### Goal of the exercise
The answer must be an exact copy of the lines from the one with "cropped: Newlyweds holding" through the final line of the records below, with no pictures.

▼▼▼

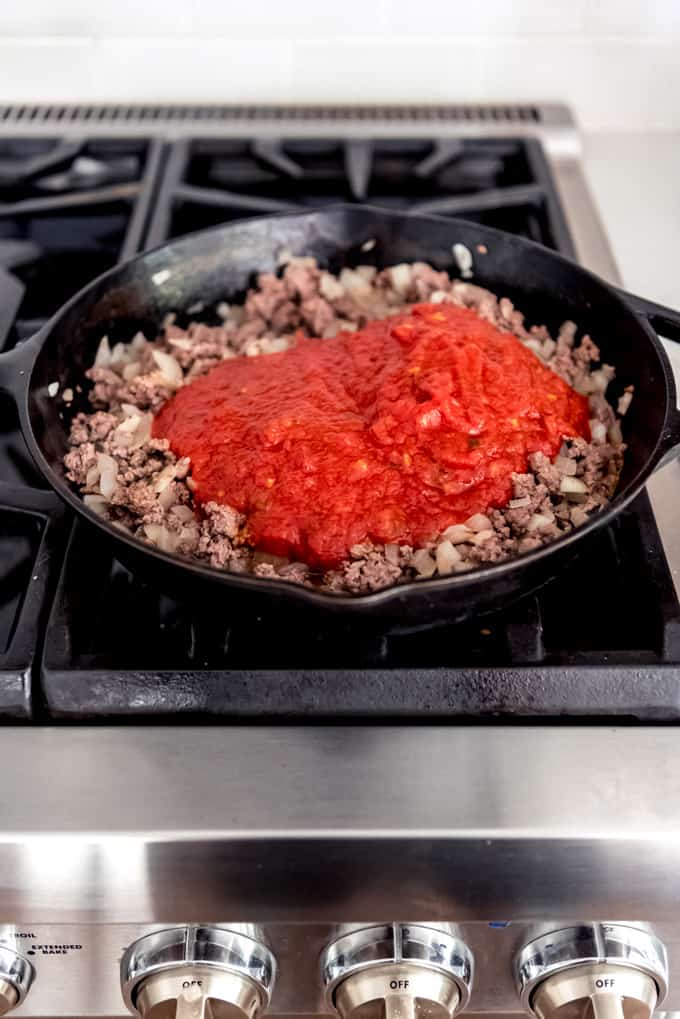 An image of browned ground beef and onions in a large cast iron skillet with spaghetti sauce poured on top.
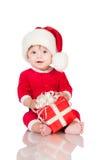 Εύθυμος λίγος Άγιος Βασίλης με παρουσιάζει. Στοκ εικόνες με δικαίωμα ελεύθερης χρήσης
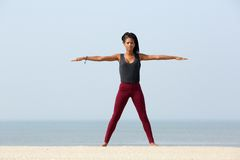 在海滩的瑜伽舒展 免版税库存图片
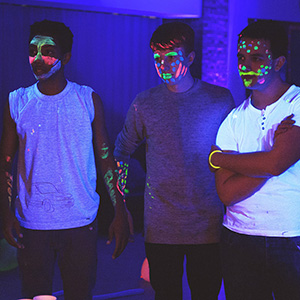 Young people in neon facepaint at Indigo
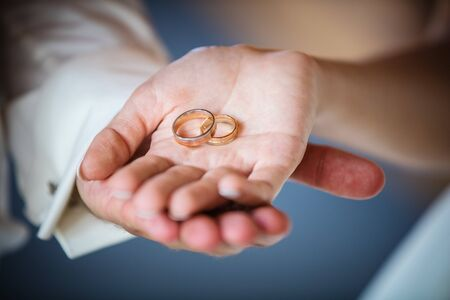 cropped: Newlyweds holding golden rings, cropped view Stock Photo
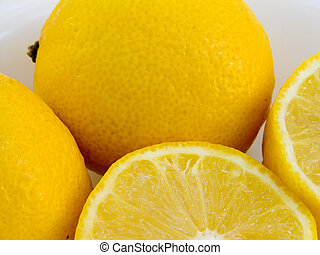 Lemons - Two whole lemons and two half lemons on a white...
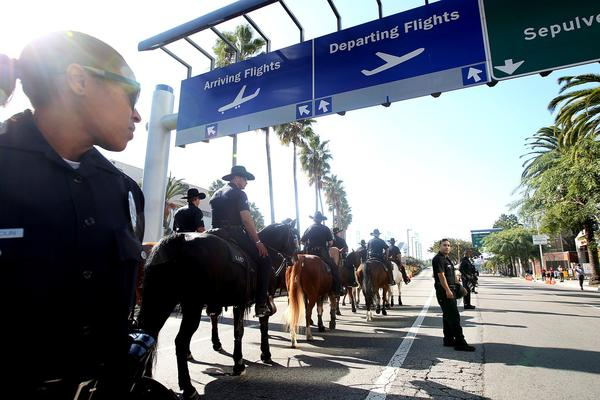 L.A. police officers on horseback head toward Los Angeles International Airport, where a labor march created traffic disruptions on the day before Thanksgiving.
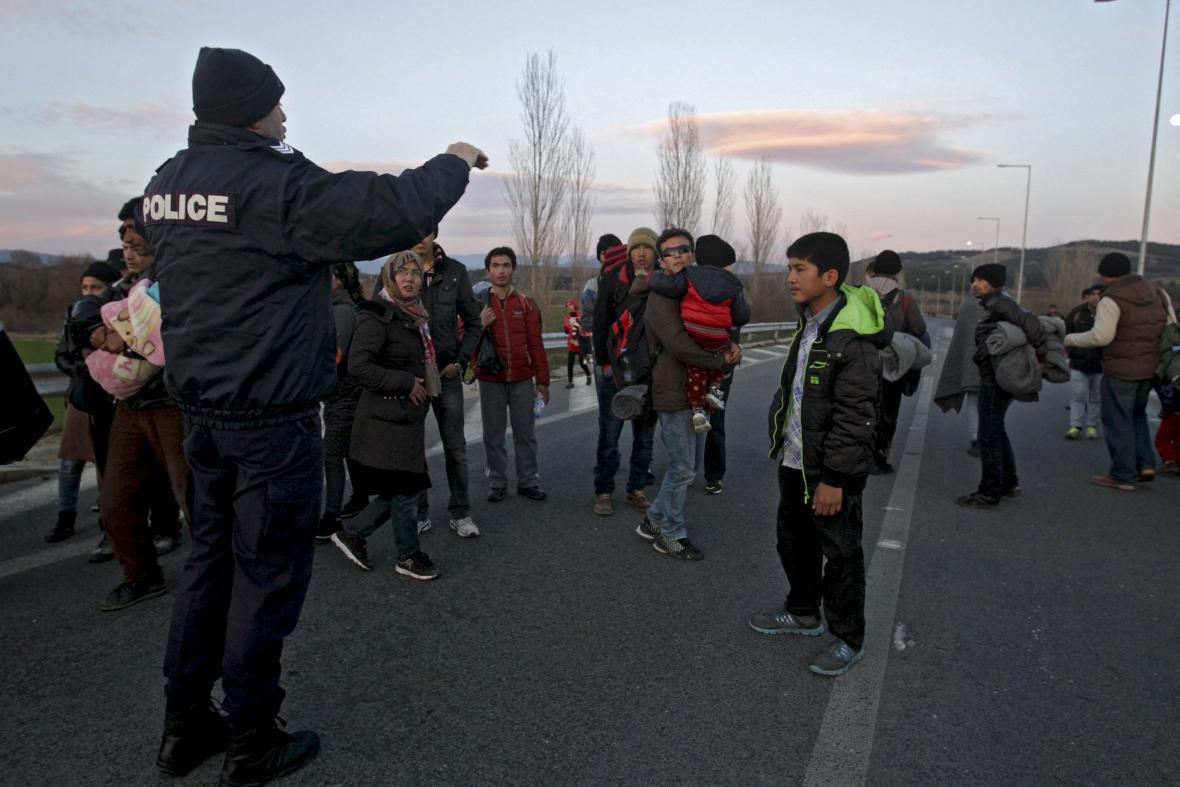 Řecký policista vykazuje od makedonských hranic migranty z Afghánistánu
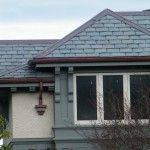 North Country Semi-Weathering Sea Green roof with copper ridge cap and gutter detail.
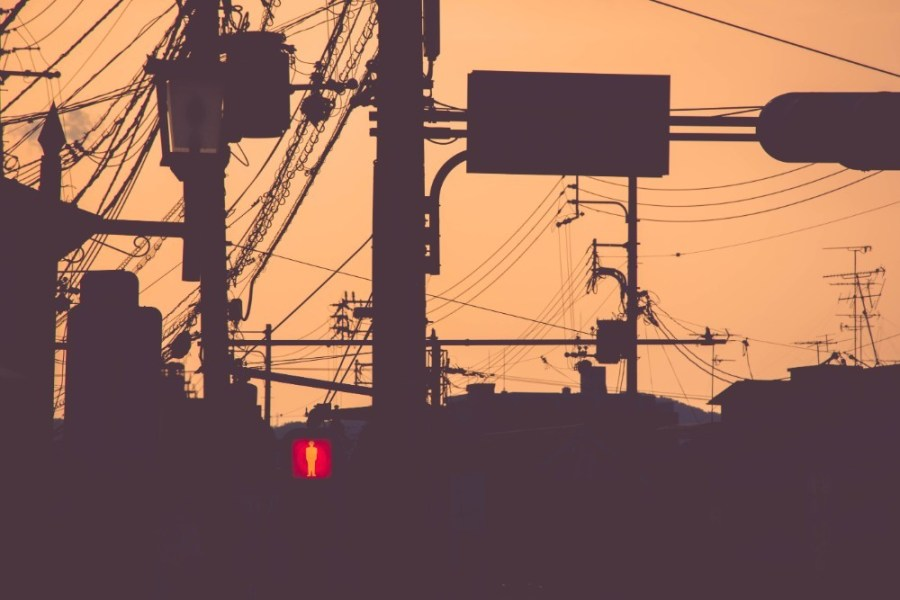 Electricity-Poles-and-Cables-in-Kyoto-with-the-focus-on-a-Red-Pedestrian-Traffic-Light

▲▲▲

### Response below
 cropped: Newlyweds holding golden rings, cropped view Stock Photo
 Lemons - Two whole lemons and two half lemons on a white...
 L.A. police officers on horseback head toward Los Angeles International Airport, where a labor march created traffic disruptions on the day before Thanksgiving.
 Řecký policista vykazuje od makedonských hranic migranty z Afghánistánu
 North Country Semi-Weathering Sea Green roof with copper ridge cap and gutter detail.
 Electricity-Poles-and-Cables-in-Kyoto-with-the-focus-on-a-Red-Pedestrian-Traffic-Light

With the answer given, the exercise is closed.